Challenges
1. According to the article on Dress for Success Northwest Arkansas, why will the organization look at longer-term goals rather than immediate outcomes? Answer in one to three sentences.
2. Pick up the article on Dress for Success Northwest Arkansas after its final sentence and carry it forward.

Article
-- -- --
"We have a reputation for providing clothes to women, and that's an important first step, but we are so much more than that," says Virginia Germann, Dress for Success Northwest Arkansas executive director. Germann is in her second year at the helm of the organization, which collects, organizes and distributes professional clothing to women working to improve their economic and educational situations. But, as Germann notes, the assistance doesn't stop there. The organization also offers job training, workshops and networking opportunities to further help ensure success for its clients. And, promises Germann, the organization will be drilling deeper in the near future.
"We are on a path toward collective impact and providing tools and resources to break the cycle of poverty," she says. She's been studying how the strategies of other successful Dress for Success affiliates can translate to the Northwest Arkansas community. "We're going to be looking at longer-term goals rather than immediate outcomes, so we can really understand and engage our clients on a deeper level to change whole families and the next generation."
-- -- --
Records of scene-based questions

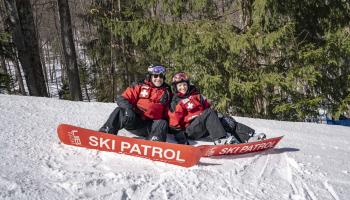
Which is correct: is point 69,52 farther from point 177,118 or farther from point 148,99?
point 177,118

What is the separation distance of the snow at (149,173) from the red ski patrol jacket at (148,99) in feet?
3.13

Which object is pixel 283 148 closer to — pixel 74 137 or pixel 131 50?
pixel 74 137

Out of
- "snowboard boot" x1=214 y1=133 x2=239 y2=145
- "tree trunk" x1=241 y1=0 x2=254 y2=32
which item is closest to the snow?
"snowboard boot" x1=214 y1=133 x2=239 y2=145

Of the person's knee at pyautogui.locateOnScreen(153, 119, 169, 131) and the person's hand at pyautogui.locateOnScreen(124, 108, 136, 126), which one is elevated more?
the person's hand at pyautogui.locateOnScreen(124, 108, 136, 126)

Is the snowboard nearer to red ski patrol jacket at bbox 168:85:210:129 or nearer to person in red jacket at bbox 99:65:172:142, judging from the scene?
person in red jacket at bbox 99:65:172:142

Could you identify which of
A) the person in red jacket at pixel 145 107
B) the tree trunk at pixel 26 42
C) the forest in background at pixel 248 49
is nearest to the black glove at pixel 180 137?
the person in red jacket at pixel 145 107

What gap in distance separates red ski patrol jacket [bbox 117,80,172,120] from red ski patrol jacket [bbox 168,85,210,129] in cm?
13

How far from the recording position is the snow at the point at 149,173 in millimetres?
3258

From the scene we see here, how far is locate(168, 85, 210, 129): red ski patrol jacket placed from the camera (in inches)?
200

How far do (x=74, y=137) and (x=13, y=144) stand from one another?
0.71 metres

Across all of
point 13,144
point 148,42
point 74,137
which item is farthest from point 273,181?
point 148,42

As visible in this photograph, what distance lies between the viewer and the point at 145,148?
4.14 metres

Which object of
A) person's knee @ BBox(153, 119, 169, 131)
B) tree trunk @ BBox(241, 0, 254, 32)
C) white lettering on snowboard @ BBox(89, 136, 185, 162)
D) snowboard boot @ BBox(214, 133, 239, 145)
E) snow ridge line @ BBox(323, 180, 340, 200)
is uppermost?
tree trunk @ BBox(241, 0, 254, 32)

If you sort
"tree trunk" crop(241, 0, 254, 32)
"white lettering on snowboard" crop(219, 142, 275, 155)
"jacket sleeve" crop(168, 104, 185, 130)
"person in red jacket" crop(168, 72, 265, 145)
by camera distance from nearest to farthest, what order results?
1. "white lettering on snowboard" crop(219, 142, 275, 155)
2. "person in red jacket" crop(168, 72, 265, 145)
3. "jacket sleeve" crop(168, 104, 185, 130)
4. "tree trunk" crop(241, 0, 254, 32)
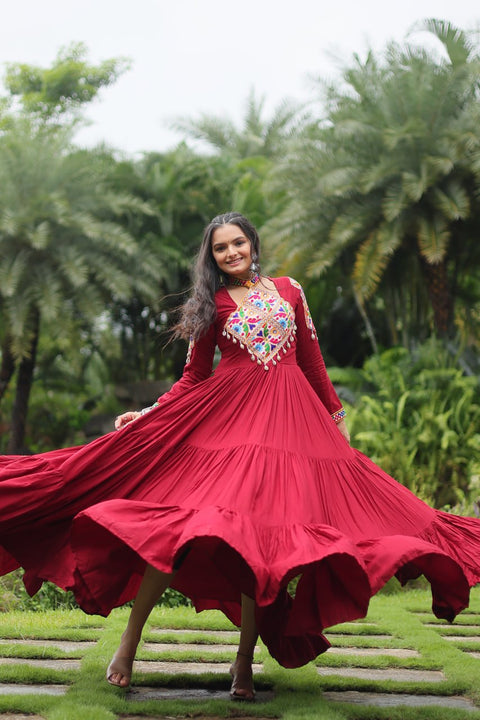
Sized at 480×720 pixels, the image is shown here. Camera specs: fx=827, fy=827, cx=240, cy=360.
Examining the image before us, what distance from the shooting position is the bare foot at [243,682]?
2.99 m

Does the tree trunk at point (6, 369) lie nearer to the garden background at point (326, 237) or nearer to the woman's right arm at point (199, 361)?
the garden background at point (326, 237)

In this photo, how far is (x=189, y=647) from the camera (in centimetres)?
392

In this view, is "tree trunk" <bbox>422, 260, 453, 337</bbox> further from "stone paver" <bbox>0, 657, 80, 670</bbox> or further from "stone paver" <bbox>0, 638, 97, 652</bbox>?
"stone paver" <bbox>0, 657, 80, 670</bbox>

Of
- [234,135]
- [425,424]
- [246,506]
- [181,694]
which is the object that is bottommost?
[181,694]

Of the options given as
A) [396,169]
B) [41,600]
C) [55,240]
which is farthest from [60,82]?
[41,600]

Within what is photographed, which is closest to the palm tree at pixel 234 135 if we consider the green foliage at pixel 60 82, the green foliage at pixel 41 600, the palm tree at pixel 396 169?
the green foliage at pixel 60 82

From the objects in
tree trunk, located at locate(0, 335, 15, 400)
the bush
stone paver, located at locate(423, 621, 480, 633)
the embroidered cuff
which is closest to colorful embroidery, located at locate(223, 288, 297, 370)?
the embroidered cuff

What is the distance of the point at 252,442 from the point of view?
308 cm

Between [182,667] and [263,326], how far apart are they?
4.88 ft

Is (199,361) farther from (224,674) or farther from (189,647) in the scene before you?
(189,647)

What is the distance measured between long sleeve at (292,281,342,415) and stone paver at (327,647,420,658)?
45.7 inches

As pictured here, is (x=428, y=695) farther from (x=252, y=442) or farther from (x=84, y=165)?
(x=84, y=165)

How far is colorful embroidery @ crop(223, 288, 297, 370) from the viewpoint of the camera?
133 inches

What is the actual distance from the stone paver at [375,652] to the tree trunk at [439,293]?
716cm
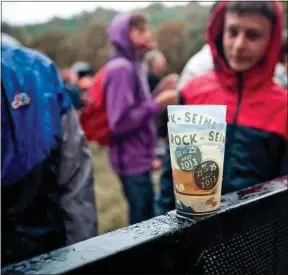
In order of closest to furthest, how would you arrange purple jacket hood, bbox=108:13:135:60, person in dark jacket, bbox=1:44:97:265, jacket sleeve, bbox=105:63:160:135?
person in dark jacket, bbox=1:44:97:265 < jacket sleeve, bbox=105:63:160:135 < purple jacket hood, bbox=108:13:135:60

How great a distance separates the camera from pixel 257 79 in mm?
1728

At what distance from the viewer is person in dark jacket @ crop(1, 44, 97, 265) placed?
1.33m

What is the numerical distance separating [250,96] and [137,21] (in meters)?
1.81

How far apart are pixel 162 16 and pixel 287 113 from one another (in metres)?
3.82

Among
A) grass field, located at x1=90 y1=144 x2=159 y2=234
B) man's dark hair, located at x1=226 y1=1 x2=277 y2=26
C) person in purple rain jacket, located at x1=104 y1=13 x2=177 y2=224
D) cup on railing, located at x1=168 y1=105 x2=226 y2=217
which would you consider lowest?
grass field, located at x1=90 y1=144 x2=159 y2=234

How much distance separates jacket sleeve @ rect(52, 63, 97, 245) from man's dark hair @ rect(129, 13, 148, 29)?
1.90 metres

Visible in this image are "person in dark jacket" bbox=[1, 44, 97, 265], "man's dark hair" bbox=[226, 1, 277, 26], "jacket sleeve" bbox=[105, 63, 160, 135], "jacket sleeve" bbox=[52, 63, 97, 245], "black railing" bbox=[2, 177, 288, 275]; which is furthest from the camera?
"jacket sleeve" bbox=[105, 63, 160, 135]

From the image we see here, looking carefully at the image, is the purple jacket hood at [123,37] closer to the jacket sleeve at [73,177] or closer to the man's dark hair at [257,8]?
the man's dark hair at [257,8]

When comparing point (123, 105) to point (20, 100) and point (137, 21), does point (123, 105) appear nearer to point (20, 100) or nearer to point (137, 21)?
point (137, 21)

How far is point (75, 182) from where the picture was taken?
1.58m

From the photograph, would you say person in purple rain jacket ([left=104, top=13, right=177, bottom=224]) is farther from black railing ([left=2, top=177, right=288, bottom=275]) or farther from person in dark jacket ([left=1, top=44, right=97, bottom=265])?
black railing ([left=2, top=177, right=288, bottom=275])

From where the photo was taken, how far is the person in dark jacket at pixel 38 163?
1.33m

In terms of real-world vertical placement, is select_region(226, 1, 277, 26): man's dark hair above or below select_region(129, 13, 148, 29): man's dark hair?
above

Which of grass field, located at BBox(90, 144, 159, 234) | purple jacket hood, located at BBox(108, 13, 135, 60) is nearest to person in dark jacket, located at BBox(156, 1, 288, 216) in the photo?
purple jacket hood, located at BBox(108, 13, 135, 60)
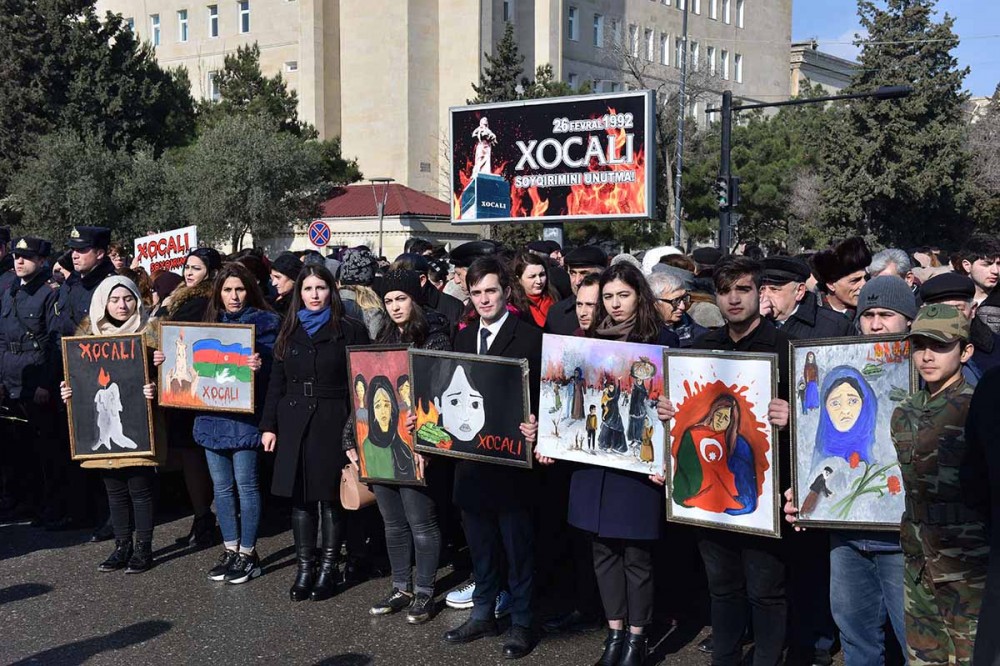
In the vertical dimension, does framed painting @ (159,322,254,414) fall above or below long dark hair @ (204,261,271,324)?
below

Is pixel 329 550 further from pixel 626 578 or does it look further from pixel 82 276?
pixel 82 276

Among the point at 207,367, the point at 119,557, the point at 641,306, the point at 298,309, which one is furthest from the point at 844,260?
the point at 119,557

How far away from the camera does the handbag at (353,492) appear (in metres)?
6.47

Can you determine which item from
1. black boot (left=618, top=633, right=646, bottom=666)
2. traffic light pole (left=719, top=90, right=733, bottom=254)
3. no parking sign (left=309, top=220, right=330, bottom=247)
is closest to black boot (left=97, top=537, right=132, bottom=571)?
black boot (left=618, top=633, right=646, bottom=666)

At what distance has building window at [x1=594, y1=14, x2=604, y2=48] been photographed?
69.8 m

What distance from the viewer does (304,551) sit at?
6.72m

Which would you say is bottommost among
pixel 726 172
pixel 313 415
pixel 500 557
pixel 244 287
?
pixel 500 557

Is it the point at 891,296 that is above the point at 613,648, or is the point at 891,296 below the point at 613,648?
above

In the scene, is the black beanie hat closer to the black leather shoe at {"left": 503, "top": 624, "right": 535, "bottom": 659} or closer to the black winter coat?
the black winter coat

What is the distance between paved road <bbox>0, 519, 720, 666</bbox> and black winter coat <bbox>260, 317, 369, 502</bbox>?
77 centimetres

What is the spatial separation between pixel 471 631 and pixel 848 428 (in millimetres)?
2504

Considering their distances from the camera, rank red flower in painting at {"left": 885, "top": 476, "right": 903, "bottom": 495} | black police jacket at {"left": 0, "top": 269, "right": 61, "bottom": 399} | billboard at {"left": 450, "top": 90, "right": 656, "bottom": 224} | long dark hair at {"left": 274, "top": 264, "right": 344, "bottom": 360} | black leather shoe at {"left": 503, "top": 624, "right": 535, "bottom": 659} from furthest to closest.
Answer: billboard at {"left": 450, "top": 90, "right": 656, "bottom": 224}, black police jacket at {"left": 0, "top": 269, "right": 61, "bottom": 399}, long dark hair at {"left": 274, "top": 264, "right": 344, "bottom": 360}, black leather shoe at {"left": 503, "top": 624, "right": 535, "bottom": 659}, red flower in painting at {"left": 885, "top": 476, "right": 903, "bottom": 495}

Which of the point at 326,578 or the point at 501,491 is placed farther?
the point at 326,578

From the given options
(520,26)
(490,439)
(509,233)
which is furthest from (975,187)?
(490,439)
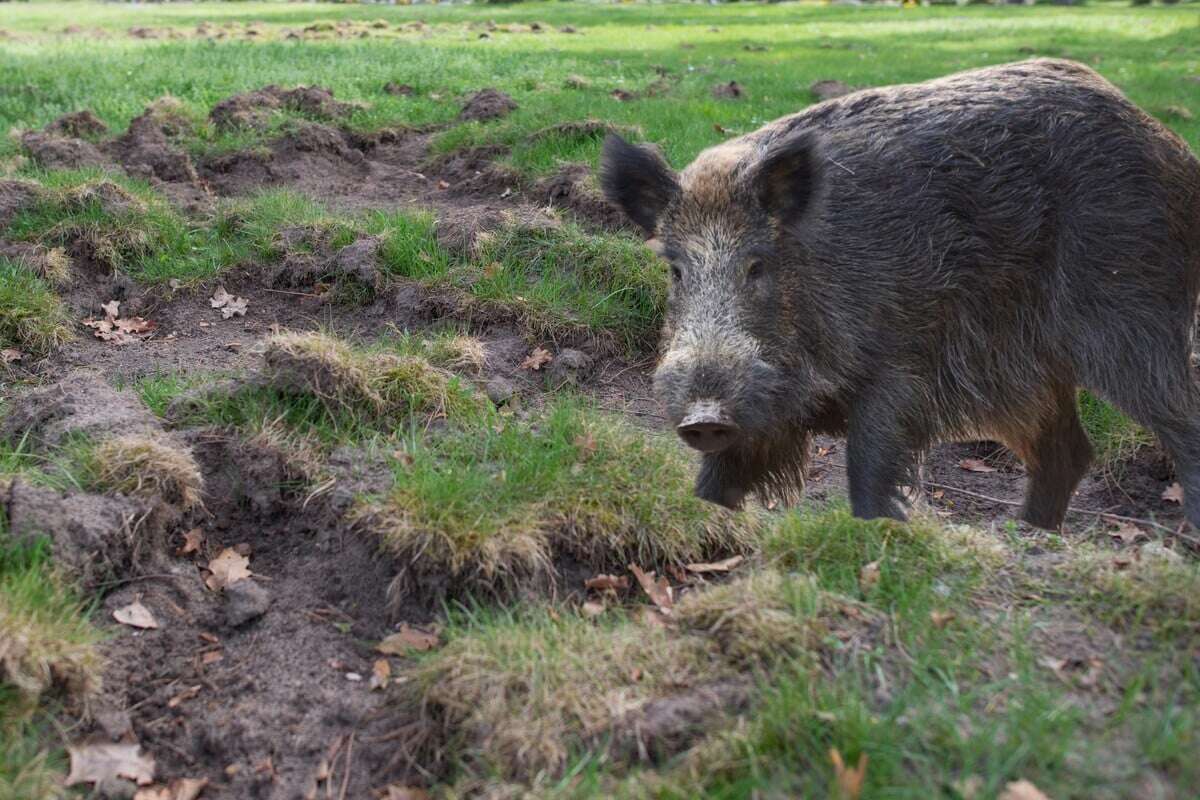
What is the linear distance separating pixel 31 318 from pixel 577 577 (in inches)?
143

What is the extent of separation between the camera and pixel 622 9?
29219 mm

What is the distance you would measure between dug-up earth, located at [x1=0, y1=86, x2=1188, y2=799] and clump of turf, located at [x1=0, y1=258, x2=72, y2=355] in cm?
9

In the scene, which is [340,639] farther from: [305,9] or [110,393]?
[305,9]

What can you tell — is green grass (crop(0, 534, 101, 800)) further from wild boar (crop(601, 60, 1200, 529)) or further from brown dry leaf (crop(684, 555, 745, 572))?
wild boar (crop(601, 60, 1200, 529))

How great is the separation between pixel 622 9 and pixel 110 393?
87.0 feet

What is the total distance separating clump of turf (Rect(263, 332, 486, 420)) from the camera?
479cm

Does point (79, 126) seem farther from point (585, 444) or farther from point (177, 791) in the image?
point (177, 791)

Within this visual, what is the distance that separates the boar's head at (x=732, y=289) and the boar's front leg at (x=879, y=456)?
0.23 metres

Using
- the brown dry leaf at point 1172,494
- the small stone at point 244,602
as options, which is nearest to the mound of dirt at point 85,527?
the small stone at point 244,602

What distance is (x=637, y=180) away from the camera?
497cm

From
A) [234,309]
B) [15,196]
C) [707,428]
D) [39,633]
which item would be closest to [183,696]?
[39,633]

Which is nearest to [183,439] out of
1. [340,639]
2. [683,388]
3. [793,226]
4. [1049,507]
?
[340,639]

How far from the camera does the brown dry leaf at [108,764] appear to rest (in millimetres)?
3125

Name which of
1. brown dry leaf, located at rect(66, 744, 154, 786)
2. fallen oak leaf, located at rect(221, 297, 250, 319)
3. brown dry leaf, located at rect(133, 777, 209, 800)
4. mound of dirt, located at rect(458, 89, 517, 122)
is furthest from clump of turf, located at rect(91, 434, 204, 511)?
mound of dirt, located at rect(458, 89, 517, 122)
-- -- --
Answers for the tasks
1. The organization will shift to longer-term goals so it can really understand and engage its clients on a deeper level. The aim is to change whole families and the next generation.

2.
How to Help
Participate in the 5K Run and Power Walk on Nov. 11. Call (479) 276-3433.
Volunteer to help with suitings or career workshops and mentoring. Visit northwestarkansas.dressforsuccess.org/get-involved/volunteer to sign up.
Donate gently used clothing (coats, business sweaters, and rubber-soled non-slip black flats are in serious need) at 100 N. Dixieland Road, Suite B8, Rogers (inside the Frisco Station Mall). Check the website for days that donations are accepted.
Women in need of assistance from Dress for Success can request a referral to the organization from either Goodwill or the Samaritan Shop.
Client Tangel Clinard says her referral from Goodwill was the start of a two-year relationship with Dress for Success that has helped her improve her economic situation.
"I was transitioning from one job to another, so Goodwill gave me a referral to go to Dress for Success for assistance and guidance and to help me get to the next level of my career," says Clinard. "They suited me with proper attire. It was a very enjoyable process. After my interview, I had a job offer, and Dress for Success provided me with a week's worth of clothing. I thought that was just phenomenal and unexpected -- they prepared me for the workforce by providing me with the proper attire."
Clinard says that assistance from the organization didn't end there. After about a year in that position, she reached out again for help.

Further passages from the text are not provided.